Understand models in Sentis
Sentis can import and run trained machine learning model files in Open Neural Network Exchange (ONNX) format.
To get a model that's compatible with Sentis, you can do one of the following:
- Train a model in a framework like TensorFlow, PyTorch or Keras, then export it in ONNX format.
- Download a trained model file and convert it to ONNX format. Refer to the ONNXXMLTools Python package for more information.
- Download a trained model that's already in ONNX format, for example from the ONNX Model Zoo.
How Sentis optimizes a model
When you import a model, each ONNX operator in the model graph becomes a Sentis layer.
Open the Model Asset Import Settings to check the list of layers in the imported model, in the order Sentis runs them. Refer to Supported ONNX operators for more information.
Sentis optimizes models to make them smaller and more efficient. For example, Sentis might do the following to an imported model:
- Remove a layer or subgraph and turn it into a constant.
- Replace a layer or subgraph with a simpler layer or subgraph that works the same way.
- Set a layer to run on the CPU, if the data must be read at inference time.
The optimization doesn't affect what the model inputs or outputs.
To deactivate optimization, select your imported model asset then deactivate Optimize Model in the Model Asset Import Settings window.
Model performance
The performance of a model depends on the following:
- The complexity of the model.
- Whether the model uses performance-heavy operators such as Conv or MatMul.
- The features of the platform you run the model on, for example CPU memory, GPU memory, and number of cores.
- Whether Sentis downloads data to CPU memory when you access a tensor. Refer to Get output from a model for more information.
Profile a model to understand the performance on a particular platform, and check whether your application is CPU or GPU bound. If your application is GPU bound, you can run a model on the CPU to offload work from the GPU.
Model inputs
The input dimensions for a model are either fixed or dynamic.

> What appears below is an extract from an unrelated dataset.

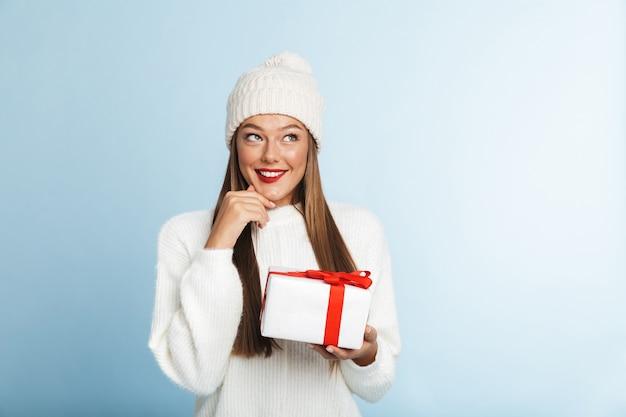 Szczęśliwa młoda kobieta ubrana w sweter gospodarstwa obecne pudełko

When you Inspect a model to get its inputs, each dimension in the an input shape displays one of the following:
- A digit to represent a fixed dimension, for example
(1)
. This means your input tensor should use the same dimension size, because Sentis optimizes the model for that size. - A question mark or a string to represent a dynamic dimension, for example
(?)
or(batch)
. This means the input tensor shape is symbolic, and your input tensor can use any dimension size.
If a model uses inputs with dynamic shapes, Sentis might not be able to optimize the model as efficiently as a model that uses fixed input dimensions. This might slow down the model.